Autor Fred Lothar Melchior vor dem Haarschnitt.

Foto: Fred Lothar Melchior

Auch ich war mal ein Jüngling mit lockigem Haar. Allerdings nur einmal – dank Wickler, Haube und fachkundiger Hände. Die Locken habe ich aufgegeben. Die professionelle Hilfe nahm ich gerne weiter in Anspruch – bis Corona kam. Mein letzter Friseurbesuch war im Februar. Ich sehe aus wie ein Waldschrat. Schallt mir deshalb von überall her entgegen: Bitte, bleib zu Hause?

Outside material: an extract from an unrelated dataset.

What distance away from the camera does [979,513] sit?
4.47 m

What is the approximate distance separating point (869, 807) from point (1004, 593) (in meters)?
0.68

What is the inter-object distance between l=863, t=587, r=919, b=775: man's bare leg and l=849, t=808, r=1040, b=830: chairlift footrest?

Grübeln zu Hause bringt auf gefährliche Gedanken. Im Internet surfen auch. Eine Glatze, heißt es auf der Homepage von blackbeards, sei inzwischen eine Trendfrisur und kein Bekenntnis zu einer politischen Richtung. „Sie erfordert etwas Mut, hat aber eine umso stärkere Typveränderung zur Folge, und du kannst dich optisch völlig neu erfinden.“

 . . . und danach.

. . . und danach.

Foto: Peter Meuter

In einer Reihe mit Yul Brynner, Bruce Willis und Telly Savalas? Wie hat Kojak immer gesagt: „Who loves ya, baby?“ Wer liebt mich noch mit einer Pläte, wie es auf Solinger Platt heißt? Meine Frau ist skeptisch. Als junger Mann habe ich selbst dagegen gekämpft, dass die Geheimratsecken größer wurden. Ich habe Tabletten und Tropfen geschluckt.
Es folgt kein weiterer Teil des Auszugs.